Bloomberg Reporter Justin Bachman Gets Duped by TripAdvisor Front Group

Laptop- Flight

I wrote back in November 2018 of the false, scurrilous, ad hominem attacks on Competitive Enterprise Institute Adjunct Fellow Fran Smith’s appointment as consumer representative to the Department of Transportation’s Aviation Consumer Protection Advisory Committee (ACPAC). As I noted, Fran previously spent more than a decade as executive director of a national consumer advocacy organization and is more than qualified to serve on ACPAC as the consumer representative. She also previously spent a decade representing consumers on another federal advisory committee—and one that required a security clearance.

Despite her critics masquerading as consumer advocates, the source of these attacks appears to be the travel technology industry. Justin Bachman, a reporter at Bloomberg, is the latest member of the press to get duped by this astroturf campaign. In his piece, Bachman writes, referring to Fran’s appointment to ACPAC and ACPAC’s National In-Flight Sexual Misconduct Task Force:

Consumer advocates and flight attendants, however, accuse Chao of putting the task force squarely in the pocket of airline management. The DOT excluded consumer advocates and the AFA, which had focused on combating harassment, while putting a representative of an anti-regulation, pro-business group on the advisory committee overseeing the task force.

“Failing to include a genuine consumer representative with experience and expertise in consumer travel issues is yet another example of how the DOT is dedicated to the profits of the airline industry at the expense of consumers,” Kurt Ebenhoch, executive director of Travel Fairness Now, a consumer-advocacy group, said in a statement.

It’s true that on the day of the first ACPAC meeting in April, an entity calling itself Travel Fairness Now issued a press release and submitted a comment letter making a variety of bogus attacks on Fran. They demanded Fran be removed and replaced by another consumer advocate.

Out of curiosity, I ran a domain name service query using Neustar’s UltraDNS Lookup tool. When I entered travelfairnessnow.org, here is what it returned:

The SOA (Start of Authority) record entry caught my eye:

IN           ns1.airtravelfairness.org. lross.tripadvisor.com. 2019032701 3600 7200 1209600 300

And there you have it. Travel Fairness Now is being run out of TripAdvisor, a leading member of the Travel Technology Association. Travel Fairness Now may pretend to be a national consumer coalition, but in reality, it’s a one-man shop operated by a public relations flak named Kurt Ebenhoch based in Chicago.

What is most galling about these sleazy tactics from the travel technology industry is they are implicitly conceding they want Fran to be replaced by another consumer advocate precisely because she hasn’t been bought. This industry has been engaged in a multi-decade battle with air carriers over how to handle travel information. The issues of information disclosure and standardization before the ACPAC is the latest iteration of this fight between two powerful industries.

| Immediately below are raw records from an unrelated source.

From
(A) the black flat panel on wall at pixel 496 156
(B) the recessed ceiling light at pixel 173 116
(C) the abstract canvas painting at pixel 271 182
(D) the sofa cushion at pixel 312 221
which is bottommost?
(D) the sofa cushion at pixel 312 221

As Fran stated during the first ACPAC meeting, she wants any recommendations from ACPAC on this and any other subject to be evidence-based and data-driven, and to consider consumer policy trade-offs in a holistic manner. Apparently, the travel technology industry was so offended by this perspective that it dispatched its PR flak Ebenhoch to mount this latest smear campaign.

These efforts paid off to some extent, as they found their latest mark in Bloomberg reporter Justin Bachman, who dutifully reported TripAdvisor’s PR smear as a legitimate complaint. If Bachman wishes to do some interesting reporting, he might consider calling up TripAdvisor CEO Stephen Kaufer and asking if Kaufer is aware that he is supporting this unethical influence campaign against a federal advisory committee member. Perhaps he could ask the same question to Travel Technology Association CEO Steve Shur.